# [WORK INSTRUCTION]
What lines in the records below contain the string "google"? Copy every one.

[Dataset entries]

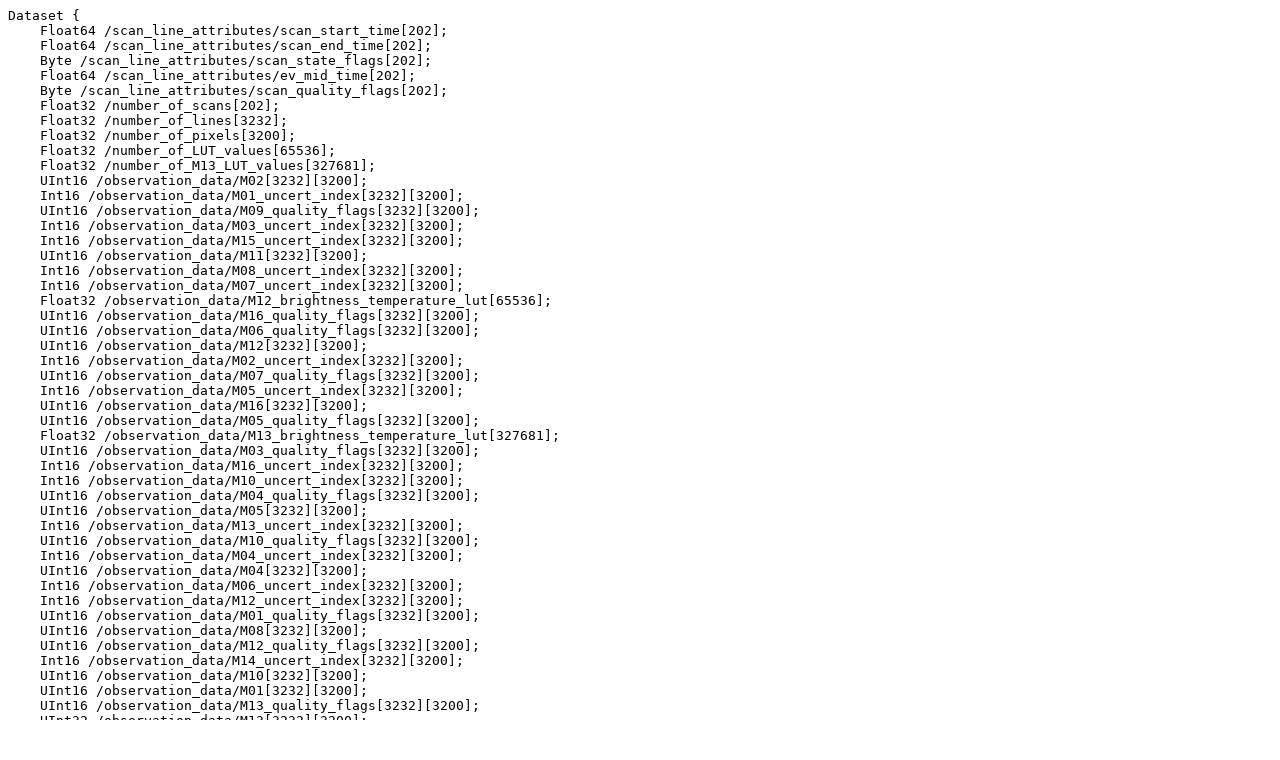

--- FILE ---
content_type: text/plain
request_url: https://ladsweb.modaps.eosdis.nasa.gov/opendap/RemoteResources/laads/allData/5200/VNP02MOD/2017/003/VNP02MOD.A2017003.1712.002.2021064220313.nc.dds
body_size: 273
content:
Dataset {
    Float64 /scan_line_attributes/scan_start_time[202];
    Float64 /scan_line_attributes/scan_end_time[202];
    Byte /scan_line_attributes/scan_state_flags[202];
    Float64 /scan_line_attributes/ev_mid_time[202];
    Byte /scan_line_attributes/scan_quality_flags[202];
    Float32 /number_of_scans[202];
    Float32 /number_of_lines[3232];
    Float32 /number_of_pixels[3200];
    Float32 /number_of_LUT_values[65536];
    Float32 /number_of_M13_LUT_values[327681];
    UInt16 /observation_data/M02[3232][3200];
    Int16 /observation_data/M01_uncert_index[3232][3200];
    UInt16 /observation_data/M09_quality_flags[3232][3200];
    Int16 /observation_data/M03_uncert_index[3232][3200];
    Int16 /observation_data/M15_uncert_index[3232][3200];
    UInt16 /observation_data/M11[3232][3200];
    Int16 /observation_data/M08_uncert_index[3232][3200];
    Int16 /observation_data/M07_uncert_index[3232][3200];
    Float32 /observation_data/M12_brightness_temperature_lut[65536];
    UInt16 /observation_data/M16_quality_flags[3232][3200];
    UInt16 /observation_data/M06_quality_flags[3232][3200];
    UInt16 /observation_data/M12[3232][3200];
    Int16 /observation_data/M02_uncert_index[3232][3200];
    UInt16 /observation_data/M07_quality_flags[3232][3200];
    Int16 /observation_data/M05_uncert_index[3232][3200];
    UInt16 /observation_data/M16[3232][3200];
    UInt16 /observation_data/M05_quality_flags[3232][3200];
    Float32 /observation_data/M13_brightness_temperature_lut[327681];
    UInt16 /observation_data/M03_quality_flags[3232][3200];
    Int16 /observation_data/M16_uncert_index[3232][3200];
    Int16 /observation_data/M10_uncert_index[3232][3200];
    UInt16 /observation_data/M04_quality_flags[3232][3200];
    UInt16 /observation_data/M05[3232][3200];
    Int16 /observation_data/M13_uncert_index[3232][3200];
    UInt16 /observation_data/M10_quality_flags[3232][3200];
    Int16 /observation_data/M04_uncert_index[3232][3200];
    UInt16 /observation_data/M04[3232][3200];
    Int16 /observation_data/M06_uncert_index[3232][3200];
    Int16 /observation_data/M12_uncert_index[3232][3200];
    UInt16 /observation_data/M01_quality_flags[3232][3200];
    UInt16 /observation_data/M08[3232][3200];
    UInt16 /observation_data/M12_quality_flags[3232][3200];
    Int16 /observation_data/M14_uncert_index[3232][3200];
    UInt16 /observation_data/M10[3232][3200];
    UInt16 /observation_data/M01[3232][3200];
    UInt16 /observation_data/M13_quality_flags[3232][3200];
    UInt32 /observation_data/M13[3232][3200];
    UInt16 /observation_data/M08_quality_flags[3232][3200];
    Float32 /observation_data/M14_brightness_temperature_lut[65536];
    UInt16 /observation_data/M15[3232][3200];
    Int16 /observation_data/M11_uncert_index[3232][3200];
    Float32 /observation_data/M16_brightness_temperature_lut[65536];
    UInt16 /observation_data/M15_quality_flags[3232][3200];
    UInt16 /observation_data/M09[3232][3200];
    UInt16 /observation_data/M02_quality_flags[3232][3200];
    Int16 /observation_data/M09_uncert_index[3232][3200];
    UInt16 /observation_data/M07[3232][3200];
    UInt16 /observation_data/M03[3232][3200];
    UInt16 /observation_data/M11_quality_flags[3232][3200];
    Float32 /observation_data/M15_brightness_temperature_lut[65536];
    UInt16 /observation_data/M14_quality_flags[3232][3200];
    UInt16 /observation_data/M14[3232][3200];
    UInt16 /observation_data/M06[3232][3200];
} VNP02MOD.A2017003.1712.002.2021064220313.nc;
---
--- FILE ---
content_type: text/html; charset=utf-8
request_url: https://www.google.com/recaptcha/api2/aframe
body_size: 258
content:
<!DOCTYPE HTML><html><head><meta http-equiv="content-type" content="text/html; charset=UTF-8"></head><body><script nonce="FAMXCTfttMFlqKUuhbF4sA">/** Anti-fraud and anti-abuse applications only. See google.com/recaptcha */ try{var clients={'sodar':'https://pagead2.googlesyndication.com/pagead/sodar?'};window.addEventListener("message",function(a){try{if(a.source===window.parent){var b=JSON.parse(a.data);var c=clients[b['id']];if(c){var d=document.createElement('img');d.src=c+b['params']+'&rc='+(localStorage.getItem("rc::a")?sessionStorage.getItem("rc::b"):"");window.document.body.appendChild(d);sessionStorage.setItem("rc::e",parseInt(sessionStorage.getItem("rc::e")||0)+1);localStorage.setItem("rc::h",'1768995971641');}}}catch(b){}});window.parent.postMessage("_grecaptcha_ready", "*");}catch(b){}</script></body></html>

# [RESPONSE TO THE TASK]
request_url: https://www.google.com/recaptcha/api2/aframe
<!DOCTYPE HTML><html><head><meta http-equiv="content-type" content="text/html; charset=UTF-8"></head><body><script nonce="FAMXCTfttMFlqKUuhbF4sA">/** Anti-fraud and anti-abuse applications only. See google.com/recaptcha */ try{var clients={'sodar':'https://pagead2.googlesyndication.com/pagead/sodar?'};window.addEventListener("message",function(a){try{if(a.source===window.parent){var b=JSON.parse(a.data);var c=clients[b['id']];if(c){var d=document.createElement('img');d.src=c+b['params']+'&rc='+(localStorage.getItem("rc::a")?sessionStorage.getItem("rc::b"):"");window.document.body.appendChild(d);sessionStorage.setItem("rc::e",parseInt(sessionStorage.getItem("rc::e")||0)+1);localStorage.setItem("rc::h",'1768995971641');}}}catch(b){}});window.parent.postMessage("_grecaptcha_ready", "*");}catch(b){}</script></body></html>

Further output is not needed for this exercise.